In diesen Clubs wird das gespielt: Wenn du deinen Fuß nicht gerade in eine fluoreszierende Goa-Hölle oder einen düsteren Fetischtempel setzt, wirst du wenigstens einen der beruhigend treibenden NYC-Housetracks hören, die von diesem altehrwürdigen Label veröffentlicht wurden.

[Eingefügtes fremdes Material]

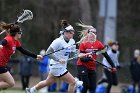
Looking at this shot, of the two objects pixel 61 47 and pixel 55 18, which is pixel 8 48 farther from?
pixel 55 18

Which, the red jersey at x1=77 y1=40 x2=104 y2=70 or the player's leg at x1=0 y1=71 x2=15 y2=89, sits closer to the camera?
the player's leg at x1=0 y1=71 x2=15 y2=89

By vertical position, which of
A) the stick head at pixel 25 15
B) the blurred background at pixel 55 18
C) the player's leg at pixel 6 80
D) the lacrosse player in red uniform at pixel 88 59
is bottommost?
the player's leg at pixel 6 80

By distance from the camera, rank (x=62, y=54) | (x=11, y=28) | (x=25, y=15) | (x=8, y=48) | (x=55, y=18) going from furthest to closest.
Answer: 1. (x=55, y=18)
2. (x=25, y=15)
3. (x=62, y=54)
4. (x=11, y=28)
5. (x=8, y=48)

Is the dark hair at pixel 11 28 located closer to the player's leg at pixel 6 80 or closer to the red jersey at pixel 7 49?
the red jersey at pixel 7 49

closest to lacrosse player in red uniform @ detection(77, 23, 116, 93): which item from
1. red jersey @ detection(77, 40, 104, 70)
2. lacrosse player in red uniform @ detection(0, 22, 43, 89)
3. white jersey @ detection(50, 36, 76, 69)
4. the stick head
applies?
red jersey @ detection(77, 40, 104, 70)

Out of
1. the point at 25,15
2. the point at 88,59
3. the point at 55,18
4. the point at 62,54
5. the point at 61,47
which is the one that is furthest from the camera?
the point at 55,18

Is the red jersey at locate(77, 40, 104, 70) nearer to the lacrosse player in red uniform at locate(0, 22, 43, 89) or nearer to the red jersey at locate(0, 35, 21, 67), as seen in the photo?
the lacrosse player in red uniform at locate(0, 22, 43, 89)

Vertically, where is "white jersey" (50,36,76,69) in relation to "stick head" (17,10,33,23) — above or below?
below

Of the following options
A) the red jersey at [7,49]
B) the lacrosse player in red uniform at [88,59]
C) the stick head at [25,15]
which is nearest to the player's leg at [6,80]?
the red jersey at [7,49]

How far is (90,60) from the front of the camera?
58.4 feet

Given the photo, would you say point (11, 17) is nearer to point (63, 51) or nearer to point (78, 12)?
point (78, 12)

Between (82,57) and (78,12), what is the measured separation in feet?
88.4

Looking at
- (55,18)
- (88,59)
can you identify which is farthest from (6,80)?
(55,18)

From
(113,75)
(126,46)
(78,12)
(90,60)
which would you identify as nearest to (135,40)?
(126,46)
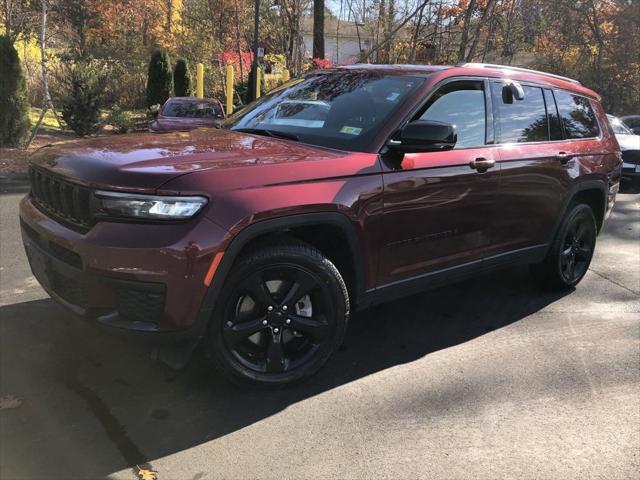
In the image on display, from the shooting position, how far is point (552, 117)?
15.2 ft

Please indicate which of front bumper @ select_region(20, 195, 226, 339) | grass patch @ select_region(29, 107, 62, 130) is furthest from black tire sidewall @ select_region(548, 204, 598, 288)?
grass patch @ select_region(29, 107, 62, 130)

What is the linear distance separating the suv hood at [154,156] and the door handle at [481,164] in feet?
3.49

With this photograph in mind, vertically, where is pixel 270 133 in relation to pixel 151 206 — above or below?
above

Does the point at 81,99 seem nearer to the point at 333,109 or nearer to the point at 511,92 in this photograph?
the point at 333,109

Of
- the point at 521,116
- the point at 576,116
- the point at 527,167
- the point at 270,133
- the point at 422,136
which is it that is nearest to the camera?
the point at 422,136

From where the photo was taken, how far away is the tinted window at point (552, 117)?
15.0 feet

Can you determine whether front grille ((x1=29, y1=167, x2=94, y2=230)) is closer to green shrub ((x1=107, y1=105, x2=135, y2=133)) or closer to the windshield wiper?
the windshield wiper

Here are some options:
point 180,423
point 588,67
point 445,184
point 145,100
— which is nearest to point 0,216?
point 180,423

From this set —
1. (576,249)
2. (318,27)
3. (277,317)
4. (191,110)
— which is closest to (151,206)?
(277,317)

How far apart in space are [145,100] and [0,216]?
51.6ft

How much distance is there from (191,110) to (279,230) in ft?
37.3

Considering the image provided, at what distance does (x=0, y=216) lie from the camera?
21.6 feet

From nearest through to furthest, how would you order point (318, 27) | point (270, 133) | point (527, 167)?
point (270, 133), point (527, 167), point (318, 27)

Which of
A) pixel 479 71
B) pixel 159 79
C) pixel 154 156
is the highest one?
pixel 159 79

Diese drei Platten sollte ich auf dem Schirm haben: Photon Inc. – „Generate Power“ (Wild Pitch Remix), South Street Player – „(Who?) Keeps Changing Your Mind (The Night Mix)“, Hardrive – „Deep Inside“

L.I.E.S.

In drei Worten: Acid für Autisten

Das sagt es über mich: Scheiß auf diesen sauberen, kommerziell klingenden Deep-House Mist. Scheiß auf diesen polierten, kristallklaren Kompakt-Techno-Nonsens. Du willst Tanzmusik, zu der man nicht tanzen kann. Du willst, dass deine Platten klingen, als ob man sie mit Schmirgelpapier bearbeitet hätte. Du schaust dir regelmäßig Slasher-Filme auf VHS an und hast dir schon mal zu einem Snuff-Streifen einen runtergeholt.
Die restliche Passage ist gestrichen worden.